With the limited stability of 3 in basic media, structural analysis by X-ray diffraction has not been possible.⁴⁵ Thus, the EXAFS data described here provide the first Mn–ligand bond lengths for 3. The Fourier-transformed EXAFS spectrum of 3 exhibits a sharp peak centered at R′ ≈ 1.7 Å with a shoulder at ∼2.0 Å and weaker features at 2.3, 2.6, and 3.2 Å (Figure 2C). The first coordination sphere of 3 is best fit with three shells of N/O atoms at distances of 1.71 (one O scatterer), 1.84 (one O scatterer), and 2.11 Å (four N scatterers). The shells at 1.71 and 1.84 Å are best fit with one oxygen atom each, corresponding to the oxo and hydroxo ligands, respectively. Fits with only a single shell of two O atoms resulted in a Mn–O distance of 1.77 Å with an unreasonably high Debye–Waller factor (8.11 × 10^–3 Ų; Fit 1 in Table 1). The EXAFS data for 3 also require two Mn···C shells at 2.88 and 3.02 Å (4 and 6 C atoms, respectively).

Metric parameters from the EXAFS data of 3 are in good agreement with a structure derived from DFT computations (Table 2).¹⁸ The DFT-optimized structure of 3 features a Mn=O distance of 1.682 Å, slightly shorter than the EXAFS-determined distance of 1.71 Å. The short Mn=O distance in 3, as compared to the Mn–OH distances in 2, is indicative of the expected Mn=O double-bond character and is consistent with Mn^IV=O bond lengths observed for other Mn(IV) centers with terminal oxo ligands (1.673–1.706 Å by DFT computations; 1.69 Å from EXAFS analysis).^10,15,16,20 The computed 1.838 Å Mn–OH bond length in 3 is in excellent agreement with the EXAFS-determined distance (1.84 Å). The DFT-computed model of 3 shows a longer Mn–N distance trans to the oxo ligand (2.261 Å), an expected outcome of the strong donating ability of the oxo ligand. However, the EXAFS data for 3 are best fit with only a single shell of N scatterers, and thus, this computational prediction is not directly verifiable.

▶ **WORK TO COMPLETE**
- A) In the EXAFS passage, what are these values?
(i) Where is the sharp peak centered in the Fourier-transformed EXAFS spectrum of 3?
(ii) What Mn=O distance does the DFT-optimized structure of 3 give?
(iii) What Mn–N distance trans to the oxo ligand does the DFT-computed model of 3 show?
- B) According to the EXAFS passage, why can't the DFT prediction of a longer Mn–N distance trans to the oxo ligand be checked directly?
The records have no part in any of this.

▶ **PROVIDED MATERIAL**
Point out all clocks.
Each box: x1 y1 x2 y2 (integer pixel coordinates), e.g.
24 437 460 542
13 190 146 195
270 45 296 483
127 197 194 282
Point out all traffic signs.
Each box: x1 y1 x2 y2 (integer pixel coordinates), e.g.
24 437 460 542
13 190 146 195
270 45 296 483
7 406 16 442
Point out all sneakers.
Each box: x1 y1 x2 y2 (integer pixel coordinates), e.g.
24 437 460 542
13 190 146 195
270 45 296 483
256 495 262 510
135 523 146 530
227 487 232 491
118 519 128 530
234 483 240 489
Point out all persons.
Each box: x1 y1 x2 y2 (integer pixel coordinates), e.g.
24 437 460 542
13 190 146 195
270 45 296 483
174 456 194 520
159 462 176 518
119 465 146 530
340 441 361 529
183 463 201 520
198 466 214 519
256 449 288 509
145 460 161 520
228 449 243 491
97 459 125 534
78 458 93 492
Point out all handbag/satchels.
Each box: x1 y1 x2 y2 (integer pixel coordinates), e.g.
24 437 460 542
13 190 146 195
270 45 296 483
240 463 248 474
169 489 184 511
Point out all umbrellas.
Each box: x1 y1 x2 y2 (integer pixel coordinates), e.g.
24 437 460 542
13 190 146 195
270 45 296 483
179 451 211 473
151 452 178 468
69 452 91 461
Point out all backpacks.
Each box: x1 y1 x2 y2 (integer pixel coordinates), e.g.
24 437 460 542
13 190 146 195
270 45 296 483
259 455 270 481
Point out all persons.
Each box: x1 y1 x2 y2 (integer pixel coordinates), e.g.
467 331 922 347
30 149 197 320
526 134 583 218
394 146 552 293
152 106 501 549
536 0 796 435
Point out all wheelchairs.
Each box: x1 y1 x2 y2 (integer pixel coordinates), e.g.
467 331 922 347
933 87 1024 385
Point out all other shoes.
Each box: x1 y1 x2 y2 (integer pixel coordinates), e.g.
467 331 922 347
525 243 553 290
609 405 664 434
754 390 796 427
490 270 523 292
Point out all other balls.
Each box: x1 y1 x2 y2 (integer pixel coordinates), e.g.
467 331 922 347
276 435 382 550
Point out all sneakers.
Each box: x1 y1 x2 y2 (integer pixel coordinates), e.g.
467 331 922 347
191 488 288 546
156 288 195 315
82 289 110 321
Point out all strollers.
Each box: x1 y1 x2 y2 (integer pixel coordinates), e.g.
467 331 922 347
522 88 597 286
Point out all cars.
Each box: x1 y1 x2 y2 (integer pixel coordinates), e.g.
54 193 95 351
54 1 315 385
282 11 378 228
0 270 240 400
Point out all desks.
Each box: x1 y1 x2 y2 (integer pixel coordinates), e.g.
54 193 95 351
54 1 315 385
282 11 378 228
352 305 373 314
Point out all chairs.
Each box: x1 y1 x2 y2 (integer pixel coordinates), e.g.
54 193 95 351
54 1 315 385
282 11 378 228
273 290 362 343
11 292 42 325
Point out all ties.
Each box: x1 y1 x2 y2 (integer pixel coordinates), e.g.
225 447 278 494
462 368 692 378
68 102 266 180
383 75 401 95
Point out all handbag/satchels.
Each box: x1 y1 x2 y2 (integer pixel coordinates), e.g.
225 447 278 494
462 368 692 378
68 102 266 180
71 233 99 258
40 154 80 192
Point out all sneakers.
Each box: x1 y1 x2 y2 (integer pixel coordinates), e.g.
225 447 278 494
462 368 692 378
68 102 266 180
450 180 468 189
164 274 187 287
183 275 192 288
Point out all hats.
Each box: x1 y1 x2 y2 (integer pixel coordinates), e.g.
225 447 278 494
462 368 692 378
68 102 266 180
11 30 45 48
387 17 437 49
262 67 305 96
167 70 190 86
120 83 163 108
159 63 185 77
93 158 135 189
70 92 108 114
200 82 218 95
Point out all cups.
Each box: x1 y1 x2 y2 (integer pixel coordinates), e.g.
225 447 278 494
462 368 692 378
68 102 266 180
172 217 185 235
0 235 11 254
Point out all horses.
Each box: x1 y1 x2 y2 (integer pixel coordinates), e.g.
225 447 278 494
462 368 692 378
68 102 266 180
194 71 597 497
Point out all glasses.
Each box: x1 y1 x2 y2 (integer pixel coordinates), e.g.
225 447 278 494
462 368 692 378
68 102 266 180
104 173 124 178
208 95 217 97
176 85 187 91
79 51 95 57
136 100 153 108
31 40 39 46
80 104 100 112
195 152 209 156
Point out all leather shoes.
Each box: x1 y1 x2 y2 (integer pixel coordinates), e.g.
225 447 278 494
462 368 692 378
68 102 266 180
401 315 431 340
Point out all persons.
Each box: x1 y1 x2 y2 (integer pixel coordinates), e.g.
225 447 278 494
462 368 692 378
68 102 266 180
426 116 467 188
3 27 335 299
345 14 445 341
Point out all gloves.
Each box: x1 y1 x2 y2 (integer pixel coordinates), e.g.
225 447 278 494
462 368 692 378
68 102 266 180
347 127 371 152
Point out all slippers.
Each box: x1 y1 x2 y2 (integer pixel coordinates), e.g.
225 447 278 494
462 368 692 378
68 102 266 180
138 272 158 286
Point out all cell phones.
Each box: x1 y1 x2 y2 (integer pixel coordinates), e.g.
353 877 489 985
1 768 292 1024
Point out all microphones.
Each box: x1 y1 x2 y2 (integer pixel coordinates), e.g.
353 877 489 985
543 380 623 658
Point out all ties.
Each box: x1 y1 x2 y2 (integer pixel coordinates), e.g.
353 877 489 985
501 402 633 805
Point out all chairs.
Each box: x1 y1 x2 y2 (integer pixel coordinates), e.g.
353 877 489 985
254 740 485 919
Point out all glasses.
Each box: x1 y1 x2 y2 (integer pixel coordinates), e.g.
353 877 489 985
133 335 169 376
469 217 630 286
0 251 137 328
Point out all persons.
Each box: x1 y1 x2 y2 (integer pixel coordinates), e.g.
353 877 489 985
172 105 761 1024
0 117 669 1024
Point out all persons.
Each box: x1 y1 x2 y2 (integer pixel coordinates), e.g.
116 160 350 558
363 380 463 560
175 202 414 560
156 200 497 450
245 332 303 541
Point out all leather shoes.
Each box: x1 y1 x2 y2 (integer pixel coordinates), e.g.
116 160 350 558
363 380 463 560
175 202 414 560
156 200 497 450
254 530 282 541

▶ **EXPECTED OUTPUTS**
- A)
(i) At R′ ≈ 1.7 Å
(ii) 1.682 Å
(iii) 2.261 Å

- B) The EXAFS data for 3 are best fit with only a single shell of N scatterers. That shell is four N atoms at 2.11 Å, so the data give no separate, longer Mn–N distance to compare with the computed 2.261 Å.